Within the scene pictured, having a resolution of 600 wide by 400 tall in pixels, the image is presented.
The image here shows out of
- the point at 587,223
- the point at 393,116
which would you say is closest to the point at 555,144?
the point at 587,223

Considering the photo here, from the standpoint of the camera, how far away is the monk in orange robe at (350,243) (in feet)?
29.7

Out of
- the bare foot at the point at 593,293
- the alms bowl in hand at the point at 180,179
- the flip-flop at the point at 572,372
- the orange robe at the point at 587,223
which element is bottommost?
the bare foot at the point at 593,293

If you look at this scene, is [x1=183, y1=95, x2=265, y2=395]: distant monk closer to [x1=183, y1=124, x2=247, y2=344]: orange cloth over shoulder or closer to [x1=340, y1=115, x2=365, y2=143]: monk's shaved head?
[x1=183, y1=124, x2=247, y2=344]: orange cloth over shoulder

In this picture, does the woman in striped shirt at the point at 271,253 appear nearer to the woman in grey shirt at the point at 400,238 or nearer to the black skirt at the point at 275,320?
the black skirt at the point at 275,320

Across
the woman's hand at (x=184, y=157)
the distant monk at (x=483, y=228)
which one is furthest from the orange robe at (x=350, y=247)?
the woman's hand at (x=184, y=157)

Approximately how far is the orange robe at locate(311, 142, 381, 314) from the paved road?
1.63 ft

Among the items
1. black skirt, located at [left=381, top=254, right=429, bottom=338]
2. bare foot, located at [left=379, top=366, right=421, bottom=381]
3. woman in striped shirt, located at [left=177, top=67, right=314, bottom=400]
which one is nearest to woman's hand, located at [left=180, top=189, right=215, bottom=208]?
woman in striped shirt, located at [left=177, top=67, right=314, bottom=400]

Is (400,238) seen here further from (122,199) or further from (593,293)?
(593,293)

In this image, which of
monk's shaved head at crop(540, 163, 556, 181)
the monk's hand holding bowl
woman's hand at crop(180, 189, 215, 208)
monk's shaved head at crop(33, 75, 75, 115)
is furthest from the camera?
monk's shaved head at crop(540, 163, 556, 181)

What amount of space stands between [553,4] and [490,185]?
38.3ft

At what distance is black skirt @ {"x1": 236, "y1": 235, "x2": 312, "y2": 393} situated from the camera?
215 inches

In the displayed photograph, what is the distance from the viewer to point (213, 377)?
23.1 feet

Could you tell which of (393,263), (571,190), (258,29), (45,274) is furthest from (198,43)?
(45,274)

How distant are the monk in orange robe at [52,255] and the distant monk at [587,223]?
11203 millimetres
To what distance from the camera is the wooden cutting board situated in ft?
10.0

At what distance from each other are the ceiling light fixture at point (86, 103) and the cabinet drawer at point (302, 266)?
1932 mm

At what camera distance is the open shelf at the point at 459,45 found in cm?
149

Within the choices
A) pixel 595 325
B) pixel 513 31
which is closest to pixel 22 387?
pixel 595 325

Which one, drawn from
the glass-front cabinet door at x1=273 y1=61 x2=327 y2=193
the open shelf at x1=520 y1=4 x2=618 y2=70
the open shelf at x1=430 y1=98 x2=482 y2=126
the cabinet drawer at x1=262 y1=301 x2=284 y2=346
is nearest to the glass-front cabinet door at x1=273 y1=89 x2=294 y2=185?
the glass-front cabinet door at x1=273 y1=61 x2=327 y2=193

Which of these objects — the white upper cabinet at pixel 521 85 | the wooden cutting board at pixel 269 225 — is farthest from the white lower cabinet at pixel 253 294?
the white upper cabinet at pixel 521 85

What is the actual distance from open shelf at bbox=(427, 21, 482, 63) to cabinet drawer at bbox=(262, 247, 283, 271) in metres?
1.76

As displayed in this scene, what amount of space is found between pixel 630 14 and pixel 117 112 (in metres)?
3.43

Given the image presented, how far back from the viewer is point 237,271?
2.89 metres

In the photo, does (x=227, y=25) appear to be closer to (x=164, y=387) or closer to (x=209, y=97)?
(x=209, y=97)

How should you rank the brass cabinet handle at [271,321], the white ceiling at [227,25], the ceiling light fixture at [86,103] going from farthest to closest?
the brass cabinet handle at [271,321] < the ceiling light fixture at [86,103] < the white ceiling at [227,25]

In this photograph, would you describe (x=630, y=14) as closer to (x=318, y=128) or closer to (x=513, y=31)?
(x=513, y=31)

* * * * * * *

Send back exactly the lines from the line with "Which of these" through the end of the records.

## The completed task
Which of these objects — the white upper cabinet at pixel 521 85 | the wooden cutting board at pixel 269 225 — is farthest from the white lower cabinet at pixel 253 294?
the white upper cabinet at pixel 521 85

What is the actual distance from open shelf at bbox=(427, 21, 482, 63) to cabinet drawer at bbox=(262, 247, 283, 271) in metres?
1.76

As displayed in this scene, what amount of space is found between pixel 630 14 and pixel 117 112 (in metres)?
3.43

Given the image presented, how far back from the viewer is point 237,271?
2.89 metres

In the photo, does (x=227, y=25) appear to be closer to (x=164, y=387) or closer to (x=209, y=97)?
(x=209, y=97)

How should you rank the brass cabinet handle at [271,321], the white ceiling at [227,25], the ceiling light fixture at [86,103] going from farthest to closest?
the brass cabinet handle at [271,321] < the ceiling light fixture at [86,103] < the white ceiling at [227,25]

In this photograph, would you describe (x=630, y=14) as closer to (x=318, y=128) or closer to (x=513, y=31)?
(x=513, y=31)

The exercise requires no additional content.